KI-generierte Zusammenfassung|Quelle: AWMF|Keine Diagnose- oder Therapieempfehlung

Hintergrund

Die AWMF-S3-Leitlinie befasst sich mit psychosozialen Therapien für erwachsene Menschen (18 bis 65 Jahre) mit schweren psychischen Erkrankungen (Severe Mental Illness, SMI). Zu dieser Gruppe zählen Personen mit Diagnosen wie Schizophrenie, schweren affektiven Störungen oder schweren Persönlichkeitsstörungen, die durch langjährige Verläufe und erhebliche psychosoziale Beeinträchtigungen gekennzeichnet sind.

Ein zentrales Behandlungsziel ist das Konzept des Recovery. Dieses zielt nicht nur auf eine klinische Symptomreduktion ab, sondern fokussiert sich auf persönliches Wachstum, Empowerment und die Führung eines selbstbestimmten Lebens trotz krankheitsbedingter Einschränkungen.
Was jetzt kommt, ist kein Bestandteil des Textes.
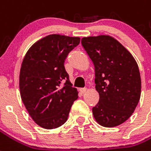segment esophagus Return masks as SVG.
Listing matches in <instances>:
<instances>
[{
	"mask_svg": "<svg viewBox=\"0 0 151 151\" xmlns=\"http://www.w3.org/2000/svg\"><path fill=\"white\" fill-rule=\"evenodd\" d=\"M79 91L81 94H84L86 92V88H80L79 89Z\"/></svg>",
	"mask_w": 151,
	"mask_h": 151,
	"instance_id": "obj_1",
	"label": "esophagus"
}]
</instances>
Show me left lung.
<instances>
[{
  "label": "left lung",
  "instance_id": "1",
  "mask_svg": "<svg viewBox=\"0 0 151 151\" xmlns=\"http://www.w3.org/2000/svg\"><path fill=\"white\" fill-rule=\"evenodd\" d=\"M81 42L95 69L99 101L92 109L94 119L106 128L120 125L132 116L139 101L141 78L137 62L112 36L84 37Z\"/></svg>",
  "mask_w": 151,
  "mask_h": 151
}]
</instances>
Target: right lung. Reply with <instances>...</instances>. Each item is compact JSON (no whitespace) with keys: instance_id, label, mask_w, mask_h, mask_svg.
<instances>
[{"instance_id":"obj_1","label":"right lung","mask_w":151,"mask_h":151,"mask_svg":"<svg viewBox=\"0 0 151 151\" xmlns=\"http://www.w3.org/2000/svg\"><path fill=\"white\" fill-rule=\"evenodd\" d=\"M79 42V37L50 35L34 43L23 57L19 80L21 99L29 115L42 128L52 129L64 124L78 99L64 63Z\"/></svg>"}]
</instances>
Die Leitlinie betont die Notwendigkeit einer personenzentrierten, multiprofessionellen und gemeindenahen Versorgung. Dabei wird ein ganzheitlicher Ansatz verfolgt, der neben der medizinischen Behandlung auch die soziale, kulturelle und berufliche Teilhabe der Betroffenen in den Mittelpunkt stellt.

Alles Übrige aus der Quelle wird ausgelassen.